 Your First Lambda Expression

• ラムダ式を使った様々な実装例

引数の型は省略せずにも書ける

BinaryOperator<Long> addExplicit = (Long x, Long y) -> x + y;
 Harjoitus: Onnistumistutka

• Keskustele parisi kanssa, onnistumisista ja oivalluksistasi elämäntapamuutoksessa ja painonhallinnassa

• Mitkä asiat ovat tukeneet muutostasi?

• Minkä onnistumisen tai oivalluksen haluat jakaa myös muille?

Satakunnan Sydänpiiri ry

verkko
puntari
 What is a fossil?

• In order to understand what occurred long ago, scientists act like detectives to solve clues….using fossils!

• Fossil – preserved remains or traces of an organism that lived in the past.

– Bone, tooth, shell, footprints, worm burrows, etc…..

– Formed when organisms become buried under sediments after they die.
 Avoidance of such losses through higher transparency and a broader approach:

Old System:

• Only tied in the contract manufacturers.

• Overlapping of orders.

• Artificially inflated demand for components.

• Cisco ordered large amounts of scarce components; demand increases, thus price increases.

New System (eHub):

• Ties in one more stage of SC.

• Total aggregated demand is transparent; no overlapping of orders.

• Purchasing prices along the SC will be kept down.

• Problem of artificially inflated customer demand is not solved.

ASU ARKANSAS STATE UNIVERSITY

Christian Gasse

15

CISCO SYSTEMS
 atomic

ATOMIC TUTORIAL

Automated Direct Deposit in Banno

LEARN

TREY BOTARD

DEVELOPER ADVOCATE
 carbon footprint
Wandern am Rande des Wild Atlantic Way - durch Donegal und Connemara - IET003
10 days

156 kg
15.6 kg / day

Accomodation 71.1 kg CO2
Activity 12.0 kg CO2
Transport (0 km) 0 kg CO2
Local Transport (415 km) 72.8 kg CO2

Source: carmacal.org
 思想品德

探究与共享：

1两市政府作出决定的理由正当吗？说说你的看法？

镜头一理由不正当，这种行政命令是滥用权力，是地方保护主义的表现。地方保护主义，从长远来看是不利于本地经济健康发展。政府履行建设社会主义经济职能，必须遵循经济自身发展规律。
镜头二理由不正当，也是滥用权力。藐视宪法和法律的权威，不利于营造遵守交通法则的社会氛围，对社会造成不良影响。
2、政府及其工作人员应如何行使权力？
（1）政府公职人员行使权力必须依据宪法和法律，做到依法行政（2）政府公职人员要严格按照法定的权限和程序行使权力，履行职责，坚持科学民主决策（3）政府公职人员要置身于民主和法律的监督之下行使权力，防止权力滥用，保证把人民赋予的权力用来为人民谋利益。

§ §

- [Exercise details]: Each record above should be given again exactly as it appears.

- [Result]:
 Your First Lambda Expression

• ラムダ式を使った様々な実装例

引数の型は省略せずにも書ける

BinaryOperator<Long> addExplicit = (Long x, Long y) -> x + y;
 Harjoitus: Onnistumistutka

• Keskustele parisi kanssa, onnistumisista ja oivalluksistasi elämäntapamuutoksessa ja painonhallinnassa

• Mitkä asiat ovat tukeneet muutostasi?

• Minkä onnistumisen tai oivalluksen haluat jakaa myös muille?

Satakunnan Sydänpiiri ry

verkko
puntari
 What is a fossil?

• In order to understand what occurred long ago, scientists act like detectives to solve clues….using fossils!

• Fossil – preserved remains or traces of an organism that lived in the past.

– Bone, tooth, shell, footprints, worm burrows, etc…..

– Formed when organisms become buried under sediments after they die.
 Avoidance of such losses through higher transparency and a broader approach:

Old System:

• Only tied in the contract manufacturers.

• Overlapping of orders.

• Artificially inflated demand for components.

• Cisco ordered large amounts of scarce components; demand increases, thus price increases.

New System (eHub):

• Ties in one more stage of SC.

• Total aggregated demand is transparent; no overlapping of orders.

• Purchasing prices along the SC will be kept down.

• Problem of artificially inflated customer demand is not solved.

ASU ARKANSAS STATE UNIVERSITY

Christian Gasse

15

CISCO SYSTEMS
 atomic

ATOMIC TUTORIAL

Automated Direct Deposit in Banno

LEARN

TREY BOTARD

DEVELOPER ADVOCATE
 carbon footprint
Wandern am Rande des Wild Atlantic Way - durch Donegal und Connemara - IET003
10 days

156 kg
15.6 kg / day

Accomodation 71.1 kg CO2
Activity 12.0 kg CO2
Transport (0 km) 0 kg CO2
Local Transport (415 km) 72.8 kg CO2

Source: carmacal.org
 思想品德

探究与共享：

1两市政府作出决定的理由正当吗？说说你的看法？

镜头一理由不正当，这种行政命令是滥用权力，是地方保护主义的表现。地方保护主义，从长远来看是不利于本地经济健康发展。政府履行建设社会主义经济职能，必须遵循经济自身发展规律。
镜头二理由不正当，也是滥用权力。藐视宪法和法律的权威，不利于营造遵守交通法则的社会氛围，对社会造成不良影响。
2、政府及其工作人员应如何行使权力？
（1）政府公职人员行使权力必须依据宪法和法律，做到依法行政（2）政府公职人员要严格按照法定的权限和程序行使权力，履行职责，坚持科学民主决策（3）政府公职人员要置身于民主和法律的监督之下行使权力，防止权力滥用，保证把人民赋予的权力用来为人民谋利益。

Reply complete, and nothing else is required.